# How long does opened apple cider last?



## KCM (Sep 26, 2005)

I posted this in another apple cider thread but it did not receive a response. I do not want to further hijack that thread by repeating it there, so am opening a new thread. I hope somebody can help me out here.

How long will an opened glass jug of apple cider last in the refridgerator? I've got an open jug that has been in there a couple of weeks at least. I drink a little bit of it now and then. 
Should I be concerned about storing it too long after opening, and if so, then what specificaly should I be concerned about?

​


----------



## kitaye (Sep 19, 2005)

If it is pasteurized it can last for weeks. Hubby leaves his in the fridge for weeks at a time after opening. We've only ever had one jug go off and I'm not sure it wasn't off when we bought it.

If it is fresh then I would suspect it after a week or so. If it is unpasteurized you might be able to make vinegar out of it, but I don't know the specifics on how to start it.


----------



## RichieC (Aug 29, 2007)

Fresh unpasteurized cider will begin turning alcoholic pretty much immediately.

The good news is that it is even better with a little bite to it. Slightly more tart. Watch out for it, though. The alcohol content can get quite high (higher than beer).

After that, it turns to vinegar, but the vinegar is often not any good. Though sometimes it is great.


----------



## KCM (Sep 26, 2005)

Thanks for the replies.

So basically, it starts to turn to alcohol or vinager? 

Actually, I like to drink a glass of apple cider now and then with a full tablespoon of vinegar w/mother added. It gives it the tart that I like, and it helps relieve heartburn. So if it begins to turn to vinegar anyway, it just adds more tart. I can live with that, but I sure do not want to die from food poisoning of some sort.


----------



## anniew (Dec 12, 2002)

Freeze it. After thawing completely, it tastes exactly like it did just before you froze it. Leave a little head space so it doesn't expand and overflow.


----------



## no1cowboy (May 2, 2004)

KCM said:


> Thanks for the replies.
> 
> So basically, it starts to turn to alcohol or vinager?


It turns to alcohol *than * to vinager in that order


----------



## uncle Will in In. (May 11, 2002)

Can't remember ever having a jug of cider last more than 24 hours after opening it.


----------



## KCM (Sep 26, 2005)

no1cowboy said:


> It turns to alcohol *than * to vinager in that order




Ok.

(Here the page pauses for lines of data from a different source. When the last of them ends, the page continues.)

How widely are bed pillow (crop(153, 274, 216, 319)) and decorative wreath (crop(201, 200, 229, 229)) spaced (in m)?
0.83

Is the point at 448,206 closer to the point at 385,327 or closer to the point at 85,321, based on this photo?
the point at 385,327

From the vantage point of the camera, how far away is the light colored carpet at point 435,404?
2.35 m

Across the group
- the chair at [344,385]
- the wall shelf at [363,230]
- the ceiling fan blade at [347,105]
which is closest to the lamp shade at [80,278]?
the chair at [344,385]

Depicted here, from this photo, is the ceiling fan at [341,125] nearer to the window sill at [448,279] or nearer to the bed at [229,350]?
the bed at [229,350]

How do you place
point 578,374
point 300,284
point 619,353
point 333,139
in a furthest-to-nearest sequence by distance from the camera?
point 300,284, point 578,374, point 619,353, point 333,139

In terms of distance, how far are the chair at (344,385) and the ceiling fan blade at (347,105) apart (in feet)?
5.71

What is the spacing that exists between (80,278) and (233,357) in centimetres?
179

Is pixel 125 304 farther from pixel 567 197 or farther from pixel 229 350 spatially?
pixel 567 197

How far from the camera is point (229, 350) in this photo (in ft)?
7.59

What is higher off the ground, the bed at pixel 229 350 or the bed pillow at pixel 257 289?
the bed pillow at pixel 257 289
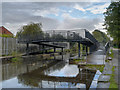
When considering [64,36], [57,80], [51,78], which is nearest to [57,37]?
[64,36]

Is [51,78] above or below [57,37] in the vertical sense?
below

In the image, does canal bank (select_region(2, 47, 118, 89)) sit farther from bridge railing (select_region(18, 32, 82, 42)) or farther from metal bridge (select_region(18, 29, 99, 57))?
bridge railing (select_region(18, 32, 82, 42))

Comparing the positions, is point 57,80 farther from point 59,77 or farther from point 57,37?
point 57,37

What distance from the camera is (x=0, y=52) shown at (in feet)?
58.7

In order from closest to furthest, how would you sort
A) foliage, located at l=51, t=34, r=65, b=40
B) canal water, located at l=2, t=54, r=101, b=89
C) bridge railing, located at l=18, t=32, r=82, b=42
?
canal water, located at l=2, t=54, r=101, b=89
bridge railing, located at l=18, t=32, r=82, b=42
foliage, located at l=51, t=34, r=65, b=40

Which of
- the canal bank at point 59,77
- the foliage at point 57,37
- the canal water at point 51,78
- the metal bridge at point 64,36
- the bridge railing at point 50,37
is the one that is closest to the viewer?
the canal bank at point 59,77

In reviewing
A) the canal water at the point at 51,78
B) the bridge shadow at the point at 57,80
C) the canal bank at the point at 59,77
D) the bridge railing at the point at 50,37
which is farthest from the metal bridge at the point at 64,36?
the bridge shadow at the point at 57,80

Thanksh. [Hic]


----------



## Shrek (May 1, 2002)

How long does opened cider last? Not long around here once its gone hard


----------



## goodatit (May 1, 2013)

KCM said:


> I posted this in another apple cider thread but it did not receive a response. I do not want to further hijack that thread by repeating it there, so am opening a new thread. I hope somebody can help me out here.
> 
> How long will an opened glass jug of apple cider last in the refridgerator? I've got an open jug that has been in there a couple of weeks at least. I drink a little bit of it now and then.
> Should I be concerned about storing it too long after opening, and if so, then what specificaly should I be concerned about?
> ...


forever, and never kept it in a frigerater.


----------



## FarmboyBill (Aug 19, 2005)

As long as you can stand to drink it. After that, use it for vinager lol


----------



## Danaus29 (Sep 12, 2005)

KCM's cider is long gone I'm sure. But the info will come in handy since cider season is just starting.

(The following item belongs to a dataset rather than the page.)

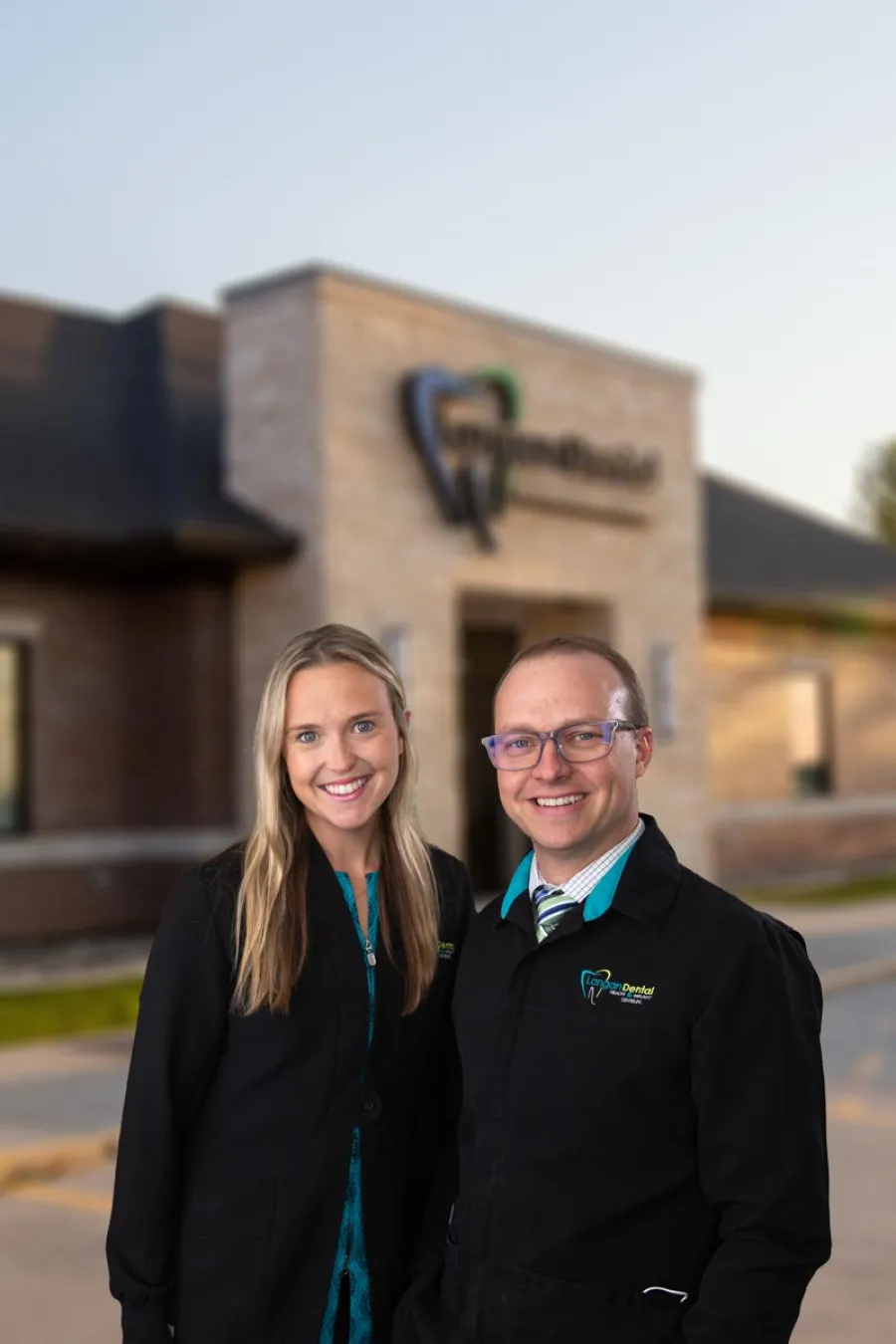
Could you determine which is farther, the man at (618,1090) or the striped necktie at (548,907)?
the striped necktie at (548,907)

I get cider that is uv pasteurized and cold filtered. It starts to turn within a week. Don't know anything about the store bought stuff except it doesn't taste like what I have known as cider since I was very young.


----------



## random (Jul 23, 2020)

Worst case, you'll just have some more vinegar, right?


----------



## Alice In TX/MO (May 10, 2002)

Does vinegar last 13 years?


----------



## GTX63 (Dec 13, 2016)

Danaus29 said:


> KCM's cider is long gone I'm sure. But the info will come in handy since cider season is just starting.
> 
> I get cider that is uv pasteurized and cold filtered. It starts to turn within a week. Don't know anything about the store bought stuff except it doesn't taste like what I have known as cider since I was very young.

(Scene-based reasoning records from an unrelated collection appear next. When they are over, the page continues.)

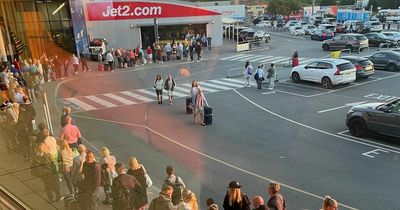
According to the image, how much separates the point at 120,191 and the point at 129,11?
118 ft

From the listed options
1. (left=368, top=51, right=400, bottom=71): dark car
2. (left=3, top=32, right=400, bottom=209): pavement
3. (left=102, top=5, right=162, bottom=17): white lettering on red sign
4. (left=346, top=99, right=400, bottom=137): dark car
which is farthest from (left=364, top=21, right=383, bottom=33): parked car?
(left=346, top=99, right=400, bottom=137): dark car

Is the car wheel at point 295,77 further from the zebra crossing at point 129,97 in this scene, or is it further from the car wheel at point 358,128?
the car wheel at point 358,128

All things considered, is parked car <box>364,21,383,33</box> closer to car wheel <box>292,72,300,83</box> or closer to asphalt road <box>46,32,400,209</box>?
asphalt road <box>46,32,400,209</box>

Even the brands advertised as "all natural" or with only one or two ingredients listed, store bought cider in recent years seems to me to have a familiar processed sweetness to it.


----------



## random (Jul 23, 2020)

Alice In TX/MO said:


> Does vinegar last 13 years?


If you don't use it, sure.

Certainly wouldn't last that long in my house, though.


----------



## Danaus29 (Sep 12, 2005)

GTX63 said:


> Even the brands advertised as "all natural" or with only one or two ingredients listed, store bought cider in recent years seems to me to have a familiar processed sweetness to it.


The kind I buy is the best in Ohio. It comes from the orchard growers that have run the business for a few generations. It's expensive but the taste is worth the price.


----------



## Alice In TX/MO (May 10, 2002)

Sweetness will vary depending on the variety of the fruit used.


----------